Speed Hiking hilft Dir also auch, Deinen Alltag zu meistern?

Ja, ganz klar. Diese kleinen intensiven Auszeiten schenken mir enorm viel Energie. Wirklich jedes Mal komme ich sortierter zurück und kann den Rest der Zeit ganz anders genießen. Dieses Auspowern in der Natur gibt mehr Kraft.

Für das Speed Hiking braucht es zumindest kleine Berge. Sonst würden wir nicht hiken. Speed allein geht ja auch in der Ebene

Verena Helminger
Berge sind für Speed Hiking natürlich Pflicht: Je aussichtsreicher, desto besser!

Salewa

Berge sind für Speed Hiking natürlich Pflicht: Je aussichtsreicher, desto besser!


Grundvoraussetzungen fürs Speed Hiking und Events

Dein Tipp für Einsteiger? Kann jeder Speed Hiking machen?

Grundsätzlich kann das jeder machen, der ohnehin gerne und regelmäßig wandern geht. Wenn man beim Wandern spürt, dass da noch Energie vorhanden ist oder sich der Wunsch aufdrängt, einfach mal den Berg runterzulaufen oder einen Höhenweg entlang zu joggen, dann macht es Sinn, diesem nachzugehen. Einfach mal leichtere Schuhe mit gutem Profil zu schnüren und es auszuprobieren. Das kommt aus meiner Erfahrung von innen heraus.

… und es braucht Berge, um Speed Hiking zu machen, oder?

Ja, ich denke schon (lacht). Ohne Berge würden wir nicht hiken. Speed geht auch in der Ebene. Erhebungen von 400 bis 500 Höhenmetern braucht es schon, um Speed Hiking zu machen. Das ist zumindest mein Minimalanspruch für die Trainings unter der Woche. Aber klar, ich habe das Glück in Bergnähe zu wohnen. Teils laufe ich direkt los und brauche keine Anfahrt mit dem Auto oder Rad. Das weiß ich sehr zu schätzen.

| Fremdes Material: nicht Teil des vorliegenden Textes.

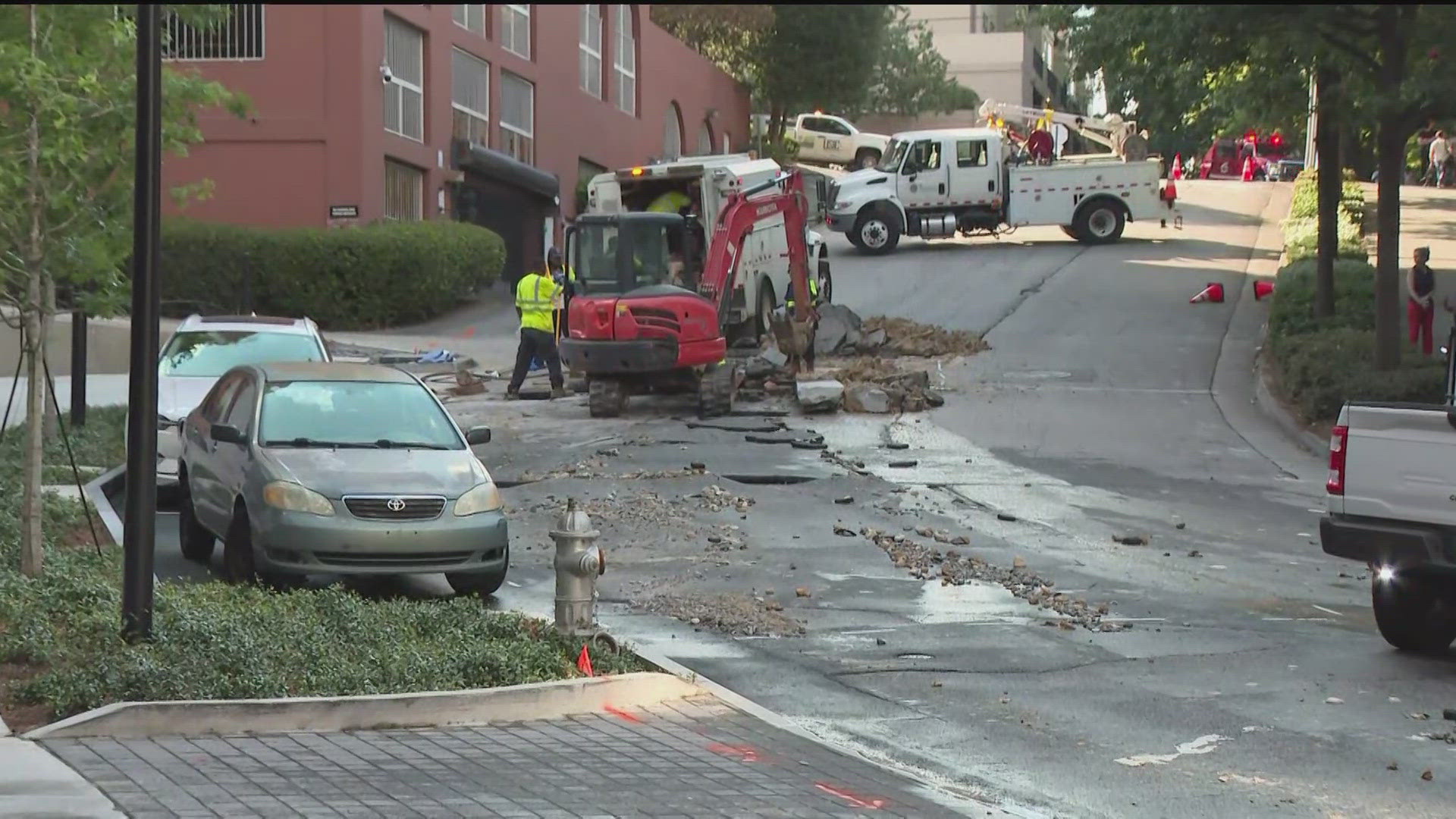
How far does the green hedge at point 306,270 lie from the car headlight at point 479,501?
19.1m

Und bei Dir? Entwickelst Du Dich vom Speed Hiking nun in Richtung Trailrunning?

Mhmm, eher nicht. Trailrunning ist für mich ausschließlich athletisch motiviert. Dabei geht es um Tempo. Die Natur fliegt an einem vorbei. Die Konzentration liegt zu 100 Prozent auf der Strecke. Insbesondere dann, wenn der Trail anspruchsvoll ist, das heißt verblockt und verwurzelt. Und noch dazu ausgesetzt. Beim Speed Hiking gönne ich mir und meiner Sportuhr am Gipfel oder Zielpunkt eine Pause. Trailrunner laufen eher durch, weil sie ihr Training nicht unterbrechen möchten. Trailrunning hat nochmals eine andere Intensität und die Art und Weise, das Training zu genießen, verändert sich. Auch hier ist der Übergang sicher fließend zwischen den Disziplinen. Ich kenne einige, die immer schneller wurden und mittlerweile Sky Races laufen. Da findet jeder seinen eigenen Weg.

Du sprichst Sky Races an. Das sind sehr ambitionierte Wettbewerbe. Gibt es Events ausschließlich für Speed Hiking?

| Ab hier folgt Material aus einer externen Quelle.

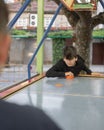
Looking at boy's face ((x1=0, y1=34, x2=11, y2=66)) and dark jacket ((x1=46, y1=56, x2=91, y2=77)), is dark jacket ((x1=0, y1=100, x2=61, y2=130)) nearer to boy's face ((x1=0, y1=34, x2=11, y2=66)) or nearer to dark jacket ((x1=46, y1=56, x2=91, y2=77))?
boy's face ((x1=0, y1=34, x2=11, y2=66))

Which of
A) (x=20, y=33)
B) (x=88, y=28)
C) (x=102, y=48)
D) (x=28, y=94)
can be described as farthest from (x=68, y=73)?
(x=20, y=33)

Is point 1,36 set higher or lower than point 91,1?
lower

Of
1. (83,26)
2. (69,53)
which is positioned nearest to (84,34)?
(83,26)

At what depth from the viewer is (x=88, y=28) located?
614 cm

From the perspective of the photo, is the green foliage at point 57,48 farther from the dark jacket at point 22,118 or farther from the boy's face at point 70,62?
the dark jacket at point 22,118

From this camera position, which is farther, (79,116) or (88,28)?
(88,28)

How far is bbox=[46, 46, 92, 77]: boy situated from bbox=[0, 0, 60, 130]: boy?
3098 millimetres

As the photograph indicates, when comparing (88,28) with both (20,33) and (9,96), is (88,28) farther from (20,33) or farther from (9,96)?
(20,33)

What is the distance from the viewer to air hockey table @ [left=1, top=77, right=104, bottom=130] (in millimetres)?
1827

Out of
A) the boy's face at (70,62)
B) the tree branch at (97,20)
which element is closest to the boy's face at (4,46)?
the boy's face at (70,62)

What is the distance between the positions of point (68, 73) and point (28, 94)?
1.11 m

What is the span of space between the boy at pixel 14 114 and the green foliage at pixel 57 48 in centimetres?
1140

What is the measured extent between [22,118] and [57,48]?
11.9 metres

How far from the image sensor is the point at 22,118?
52 centimetres
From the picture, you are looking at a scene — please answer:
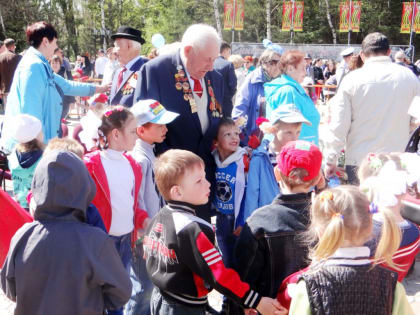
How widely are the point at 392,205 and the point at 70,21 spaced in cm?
4009

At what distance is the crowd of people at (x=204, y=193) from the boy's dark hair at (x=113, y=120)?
11 millimetres

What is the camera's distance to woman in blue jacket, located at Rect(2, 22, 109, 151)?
3.85 m

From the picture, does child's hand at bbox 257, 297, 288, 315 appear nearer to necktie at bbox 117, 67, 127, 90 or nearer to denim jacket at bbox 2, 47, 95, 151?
denim jacket at bbox 2, 47, 95, 151

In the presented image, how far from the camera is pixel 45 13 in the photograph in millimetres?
36719

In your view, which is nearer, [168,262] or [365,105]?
[168,262]

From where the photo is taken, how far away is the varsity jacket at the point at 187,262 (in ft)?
6.76

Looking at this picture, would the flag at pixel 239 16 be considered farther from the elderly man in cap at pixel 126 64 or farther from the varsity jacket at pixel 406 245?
the varsity jacket at pixel 406 245

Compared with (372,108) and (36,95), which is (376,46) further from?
(36,95)

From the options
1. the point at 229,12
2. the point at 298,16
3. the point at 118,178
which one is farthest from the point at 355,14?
the point at 118,178

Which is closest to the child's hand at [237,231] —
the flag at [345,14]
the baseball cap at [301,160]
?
the baseball cap at [301,160]

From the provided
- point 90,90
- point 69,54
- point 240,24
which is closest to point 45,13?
point 69,54

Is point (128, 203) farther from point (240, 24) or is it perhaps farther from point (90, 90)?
point (240, 24)

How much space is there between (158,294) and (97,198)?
0.79 m

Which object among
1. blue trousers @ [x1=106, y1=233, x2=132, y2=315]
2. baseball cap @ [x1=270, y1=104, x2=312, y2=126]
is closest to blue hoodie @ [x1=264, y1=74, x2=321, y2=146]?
baseball cap @ [x1=270, y1=104, x2=312, y2=126]
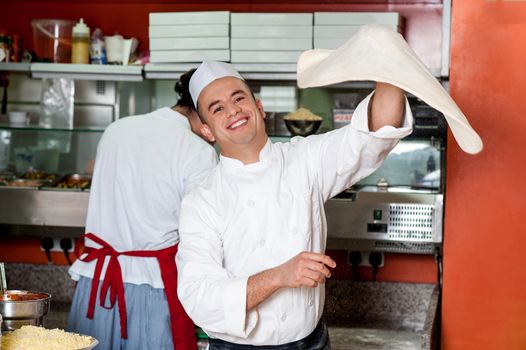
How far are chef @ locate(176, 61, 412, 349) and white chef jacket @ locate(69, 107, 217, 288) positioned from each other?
563 millimetres

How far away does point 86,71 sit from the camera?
3916 millimetres

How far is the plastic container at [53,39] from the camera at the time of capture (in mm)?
4043

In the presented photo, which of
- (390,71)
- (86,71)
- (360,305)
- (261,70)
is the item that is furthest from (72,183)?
(390,71)

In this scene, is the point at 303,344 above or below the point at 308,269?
below

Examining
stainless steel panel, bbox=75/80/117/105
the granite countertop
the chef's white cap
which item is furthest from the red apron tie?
stainless steel panel, bbox=75/80/117/105

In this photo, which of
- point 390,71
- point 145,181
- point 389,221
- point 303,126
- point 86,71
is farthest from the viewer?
point 86,71

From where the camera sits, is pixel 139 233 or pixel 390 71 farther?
pixel 139 233

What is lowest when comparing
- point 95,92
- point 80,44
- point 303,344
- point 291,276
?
point 303,344

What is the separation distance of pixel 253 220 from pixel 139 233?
861 millimetres

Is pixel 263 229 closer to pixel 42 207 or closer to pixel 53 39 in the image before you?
pixel 42 207

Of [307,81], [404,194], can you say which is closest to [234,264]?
[307,81]

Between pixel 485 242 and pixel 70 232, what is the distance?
6.63 ft

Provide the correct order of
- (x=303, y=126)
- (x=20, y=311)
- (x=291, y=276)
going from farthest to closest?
(x=303, y=126), (x=20, y=311), (x=291, y=276)

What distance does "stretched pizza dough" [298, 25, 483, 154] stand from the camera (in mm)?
1922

Nicht wirklich. Wie sollte da die Ausschreibung lauten? Und wer kontrolliert, dass die Disziplin eingehalten wird? Das würde dann auch im Widerspruch stehen zu der Freiheit, die man beim Sport selbst spürt. Mal geht man schnell, mal läuft man ein Stück. Im Jahr 2020 habe ich beim Karwendelmarsch teilgenommen. Das Event ist legendär und führt die Teilnehmer durch wunderschöne Bergwelten. Ich bin damals die 38 Kilometer gelaufen. Nach kurzer Zeit war ich mittendrin. Mein Körper hat wieder übernommen, die Gedanken wanderten in alle Richtungen während ich intensiv in die Natur und den Lauf eintauchen konnte. Ich denke, dass Events, wie der Karwendelmarsch, unterschiedliche Sportler mit vielseitigen Ambitionen anspricht. Diejenigen, die als Erste das Ziel durchqueren werden vermutlich immer Trailrunner sein. Das liegt auf der Hand. Zu gewinnen, das steht für mich nicht an erster Stelle. Schnell sein, hingegen schon.  

… und im Alltag. Vor oder nach der Arbeit?
Der Untersberg zum Beispiel. Auch der Gaisberg oder der Schober. Unter der Woche plane ich maximal zwei Stunden. Diese Berge eignen sich dafür sehr gut. Oben angekommen ist man immer hoch genug, um neue Ziele auszumachen.